● DOCUMENT TEXT:
======
Taming the CUDA Compatibility Matrix in C++ with Conan and CMake

The ISO C++ Developer Survey has returned the same top answer for years: dependency management is the single biggest pain point in C++ development. It beats compile times, tooling fragmentation, and the language’s own complexity. The community reads that result, acknowledges it, and then largely ships the same CMake + manual find_package scaffolding it always has.

Adding CUDA to a project does not just amplify that pain. It introduces a second axis of compatibility that most build systems were never designed to express. A talk at using std::cpp 2026 addresses this directly, showing how to use Conan and CMake to model the CUDA compatibility matrix in code, targeting the goal most teams say they want but rarely achieve: one source checkout, one command, reproducible builds everywhere.

The Problem Is Two-Dimensional

Ordinary C++ dependency pain comes from one axis: finding and linking libraries consistently across Linux, macOS, and Windows. Package managers like Conan and vcpkg have made real progress here over the last five years. Conan 2’s profile system and lockfiles, combined with CMake’s find_package integration via CMakeDeps, can get most projects to a reproducible state.
======
● PROVIDED DATA:
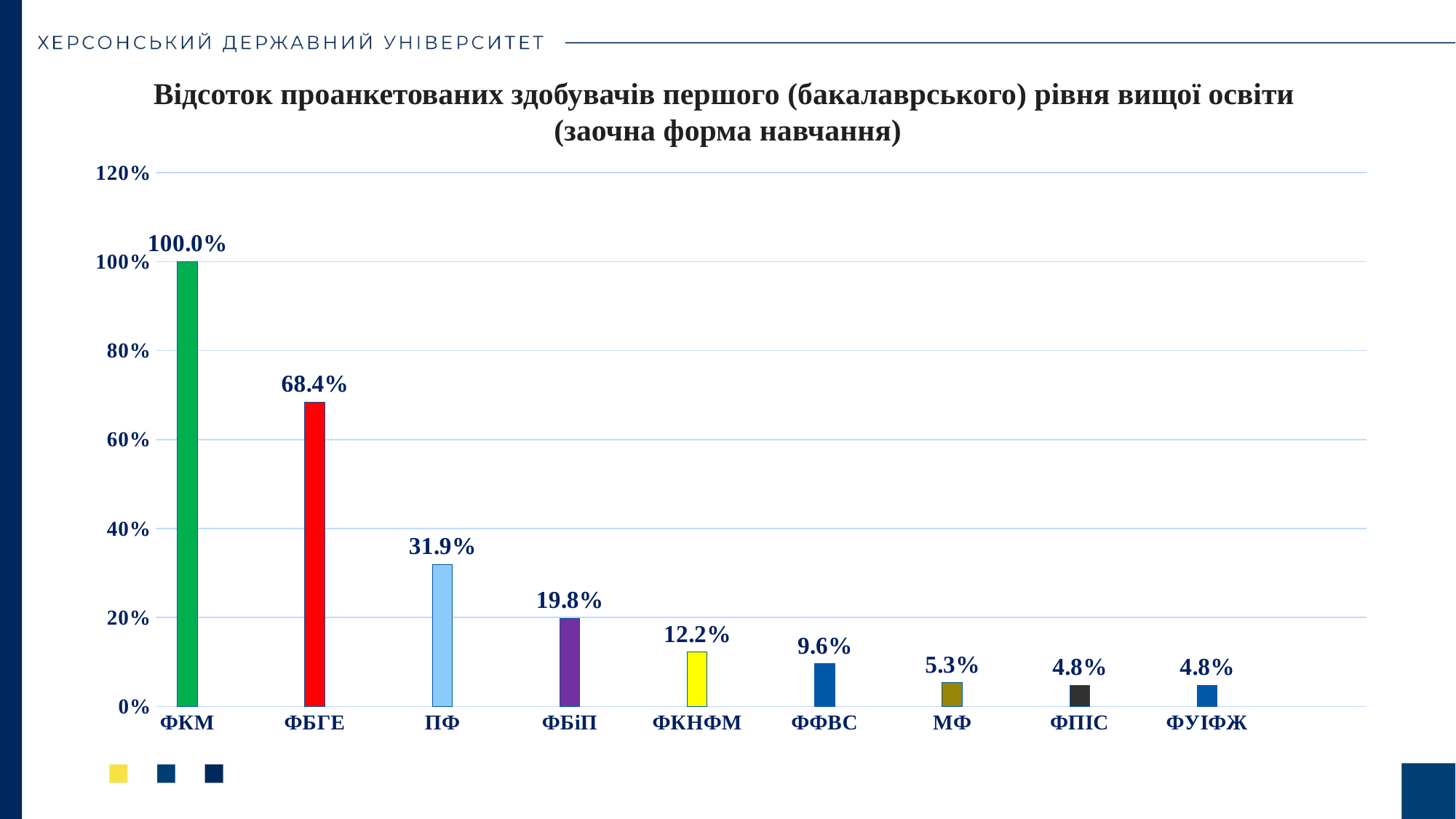
How many categories are shown on the x axis? 9 What is the value for ФФВС? 9.6% What is the value for ФКМ? 100.0% What is the difference between the values for ФБГЕ and ПФ? 36.5% What kind of chart is shown on the slide? bar chart Which category has the highest value? ФКМ Do the values rise or fall from left to right along the x axis? fall What is the value for ПФ? 31.9% What is the difference between the values for ФБіП and ФКНФМ? 7.6% Which is larger, the value for ФБіП or the value for ФФВС? ФБіП Is the value for ФБГЕ greater or less than 60%? greater What is the value for МФ? 5.3%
======
● ASSIGNED TASK: Using the text on taming the CUDA compatibility matrix, decide whether each statement agrees with it, answering yes or no and quoting the deciding words. 1. For years, the ISO C++ Developer Survey has named dependency management as the biggest pain point in C++ development. 2. Adding CUDA to a project brings in a second axis of compatibility. 3. Package managers such as Conan and vcpkg have made little progress on ordinary dependency pain.

● THE COMPLETED TASK:
1. Yes: "The ISO C++ Developer Survey has returned the same top answer for years: dependency management is the single biggest pain point in C++ development."
2. Yes: "It introduces a second axis of compatibility that most build systems were never designed to express."
3. No: "Package managers like Conan and vcpkg have made real progress here over the last five years."